Fully awake now, he crawled to the edge of the plateau and looked out over the precipice, expecting to see another stretch of ravaged land. But wait—something was different. The landscape below him was idyllic. Fields and valleys with gentle rivers curving through them. Small gatherings of trees, long grass swaying in the gentle breeze. A girl below, familiar in her cosmic beauty, was waving up at him… calling to him…

But then he blinked—and when he opened his eyes again, the girl and the trees and the fields were gone, and the landscape below had returned to something from a very bad dream. Hunter felt his stomach turn inside out. His head began to spin.
Not again
, he thought.

He'd been seeing visions like this for weeks now. The day before, he'd imagined a barrage of old-fashioned nuclear missiles crashing down on top of him, only to see them hit the ground like raindrops and disappear into tiny puddles. The day before that, a strange aircraft with a propeller and stubby wings and red ball insignias on its fuselage and tail dove out of the rising sun and tried shooting at him, only to have its bullets turn into flower blossoms the moment they touched his skin. And the day before that, he imagined he was trudging through deep snow, firing his gun at a huge moving structure that might have been an ancient radar station—on wheels. And the day before that, he thought he saw a huge battleship floating on what should have been a gently flowing stream. On and on, so many, he couldn't remember them all. Some lasting a mere second or two, others going on for hours. The common thread? Each hallucination began with a flash and ended with a blink.

Madness. What else could it be?

He looked back down into the valley now. Fires roaring out of control. Cracks in the surface spewing unimaginable vapors. Gigantic rocks shooting up like monster's teeth, saw blade sharp and black as a night without stars. Badlands, indeed. So much so, a sane man would have turned back long ago.

But staring into this particularly horrid part of 212's netherworld, Hunter knew it was where he had to go.

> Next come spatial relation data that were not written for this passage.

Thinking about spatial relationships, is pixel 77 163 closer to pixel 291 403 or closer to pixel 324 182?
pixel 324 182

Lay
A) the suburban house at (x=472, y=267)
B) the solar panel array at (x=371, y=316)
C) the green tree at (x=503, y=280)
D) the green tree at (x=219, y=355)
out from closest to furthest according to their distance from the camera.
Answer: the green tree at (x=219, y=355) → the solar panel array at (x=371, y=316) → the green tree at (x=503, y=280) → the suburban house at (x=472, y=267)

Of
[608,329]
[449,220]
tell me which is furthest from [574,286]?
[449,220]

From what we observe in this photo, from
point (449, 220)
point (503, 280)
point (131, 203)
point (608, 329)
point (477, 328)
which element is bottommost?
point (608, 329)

He found wreckage two hours later.

It was halfway across the killing plain, still smoking, surrounded by blue flames exploding up into violent flares, blinding his bloodshot eyes even from a mile away. The smell was awful. Burnt subatomics, scorched superglass, white-hot electron steel—but another smell, too. Again, burned flesh… And it was this stink that told Hunter this was not the holy grail he was seeking. This, and the fact the wreckage stretched on for nearly a half mile.

Not his cherished, lost Flying Machine, these were the remains of an Empire starship, one that had been driven by a prop core. It was dispersed, in pieces, around a huge crater. This was where the nuclear singularity had gone off, once the prop core died its quick, nasty death.

After much climbing and trudging through the smoky muck, he finally reached the largest piece of the wreck: the hind end of what had once been a Space Forces cargo ship. It towered over him. Hunter took out his quadtrol, the know-it-all device carried by just about everyone in the Galaxy. He asked it a simple question: what ship was this? The answer came back right away:
JunoVox
. Hunter knew the name; it was one of the first vessels shot down in the opening minutes of the war between the SF and the SG, the mighty conflict that had started here, above this hellish place.

"Fucking great…" he mumbled as he felt a little more mind juice run out of him. This was the thirty-third wreck he'd come upon in his quixotic search. Just his luck that Doomsday 212 had been a graveyard for crashed spaceships in the centuries past. There were wrecks everywhere.

In sheer frustration, he took out his ray gun and began firing at the carcass. Pieces of fuselage and pipes and su-perstrings and electron steel suddenly went flying in all directions. His barrage created more flame, more smoke, more stink, but it unleashed something else as well.